Switching to a default of nfs_mount: false caused some stale fstab entries to clean up.
Closed, ResolvedPublic

Description

This may be the root cause of T289655: [Cloud VPS alert][paws] Puppet failure on paws-k8s-haproxy-1.paws.eqiad.wmflabs (172.16.0.191) and is related to T267082: Rebuild Toolforge servers that should not have NFS mounted (and with affinity)

The patterns for the VM names (straight out of cumin) are:

  • paws-acme-chief-01.paws.eqiad1.wikimedia.cloud
  • paws-k8s-haproxy-[1-2].paws.eqiad1.wikimedia.cloud
  • abogott-proxy-canary.testlabs.eqiad1.wikimedia.cloud
  • abogott-puppetmaster.testlabs.eqiad1.wikimedia.cloud
  • krenair-t252721-test.testlabs.eqiad1.wikimedia.cloud
  • paws-puppetmaster-01.paws.eqiad1.wikimedia.cloud
  • tools-acme-chief-[01-02].tools.eqiad1.wikimedia.cloud
  • tools-clushmaster-02.tools.eqiad1.wikimedia.cloud
  • tools-elastic-[1-2].tools.eqiad1.wikimedia.cloud
  • tools-legacy-redirector.tools.eqiad1.wikimedia.cloud
  • tools-prometheus-05.tools.eqiad1.wikimedia.cloud
  • tools-puppetmaster-02.tools.eqiad1.wikimedia.cloud
  • tools-redis-[1003-1004].tools.eqiad1.wikimedia.cloud
  • toolsbeta-acme-chief-01.toolsbeta.eqiad1.wikimedia.cloud
  • toolsbeta-docker-imagebuilder-01.toolsbeta.eqiad1.wikimedia.cloud
  • toolsbeta-docker-registry-01.toolsbeta.eqiad1.wikimedia.cloud
  • toolsbeta-legacy-redirector.toolsbeta.eqiad1.wikimedia.cloud
  • toolsbeta-mail-01.toolsbeta.eqiad1.wikimedia.cloud
  • toolsbeta-puppetdb-02.toolsbeta.eqiad1.wikimedia.cloud
  • toolsbeta-puppetmaster-04.toolsbeta.eqiad1.wikimedia.cloud
  • toolsbeta-services-01.toolsbeta.eqiad1.wikimedia.cloud
  • toolsbeta-sgecron-01.toolsbeta.eqiad1.wikimedia.cloud
  • toolsbeta-workflow-test.toolsbeta.eqiad1.wikimedia.cloud

So 27 VMs. They need a force unmount of the two incorrect scratch volumes with removal of them from /etc/fstab *or* they should have nfs_mount: true set on the VM, which will allow puppet to correct things for the scratch mount (such as for cron servers).

Event Timeline

This is really a combination of servers that were never intended to mount NFS suddenly using the default because of a puppet ENC failure event with the change in defaults AND the rebuild of the NFS system for cloudstore1008/9.

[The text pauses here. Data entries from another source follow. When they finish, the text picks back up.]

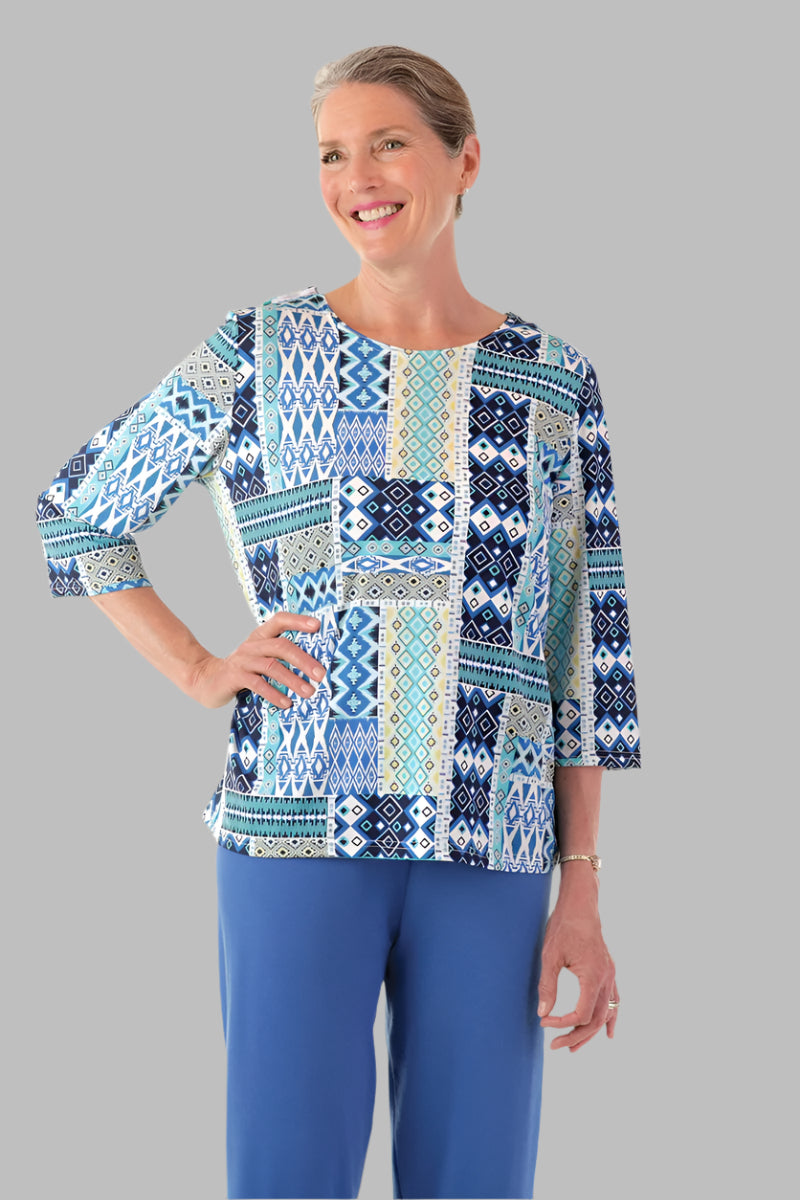 Poly Wrap Back Round Neck Blouse for women by Buck & Buck, and available in different sizes. This tops item is part of our blouses collection.
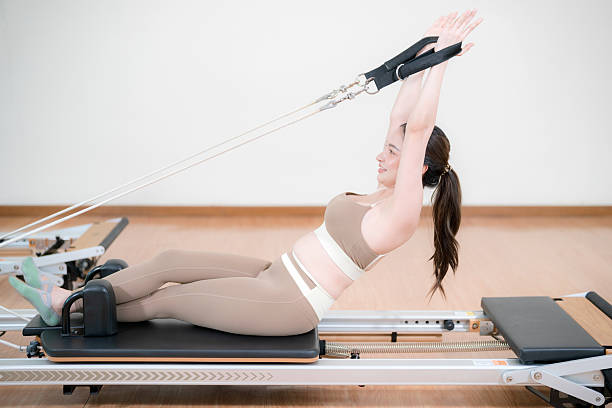 istock Active woman performing Pilates exercises on a reformer bed. 2207733624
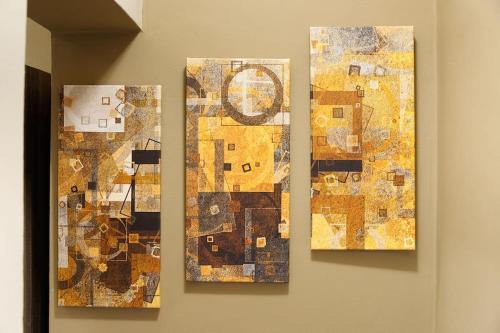 three pieces of art hanging on a wall at Garden house in Neapolis
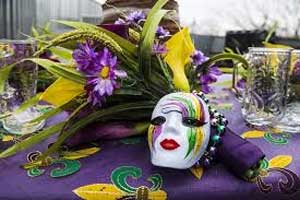 Face masks, beads, and festivities for Fat Tuesday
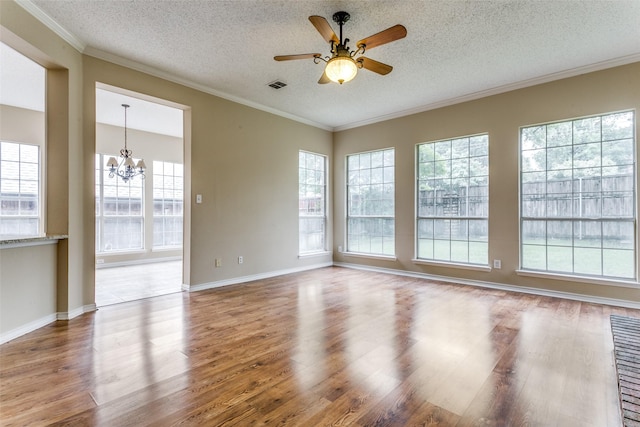 2310 Crest Park Dr, Arlington, TX 76006 - spare room with a healthy amount of sunlight, baseboards, ornamental molding, and visible vents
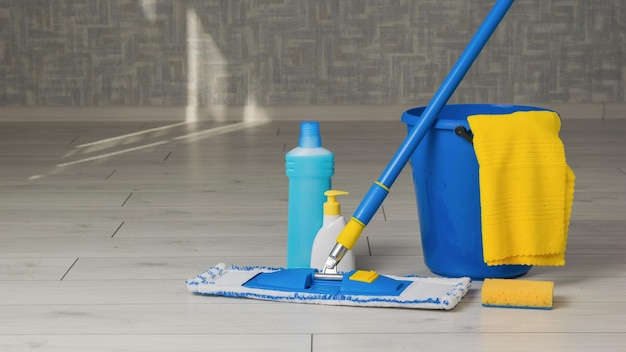 Yellow and blue cleaning kit in the room on the wooden floor Home and office cleaning kit The concept of maintaining cleanliness Flat lay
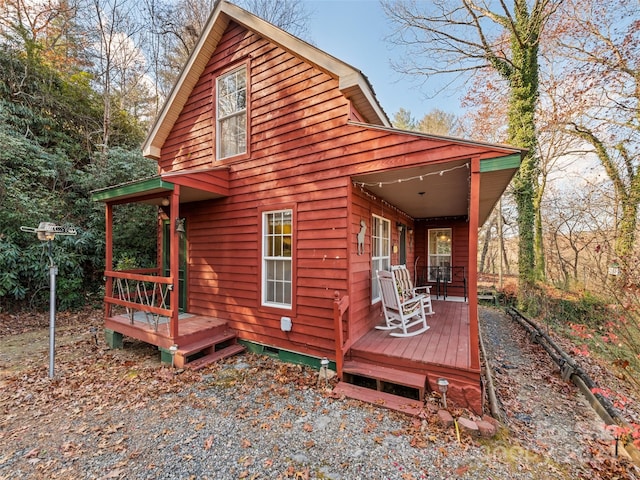 rear view of house with covered porch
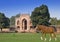 horse on a grass before Gate to Itmad-Ud-Daulah\'s Tomb at Agra, Uttar Pradesh, India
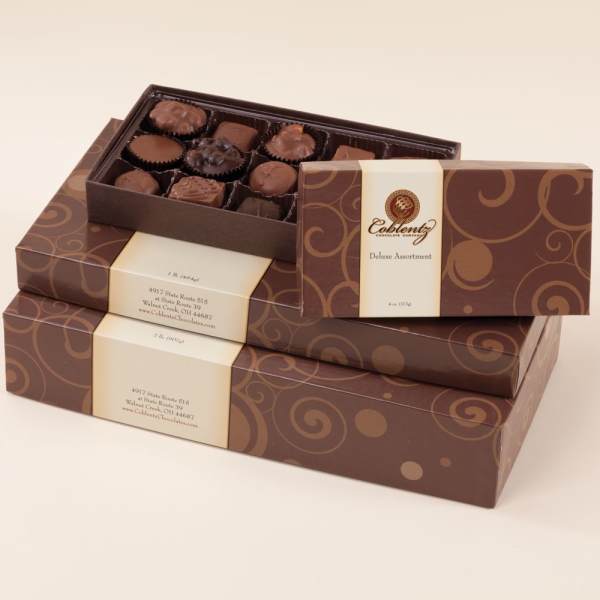 Stacked boxes of assorted chocolates with one open tray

Mentioned in SAL (#wikimedia-cloud) [2021-08-30T23:23:15Z] <bstorm> deleting toolsbeta-workflow-test T289709

Bstorm updated the task description. (Show Details)

All done.

Just to be clear on what I did, most of these were a force unmount of the scratch volumes with hopes of them being rebuilt one day. Only where the VM was just a test machine or it really should have NFS did I set the mount_nfs: true hiera.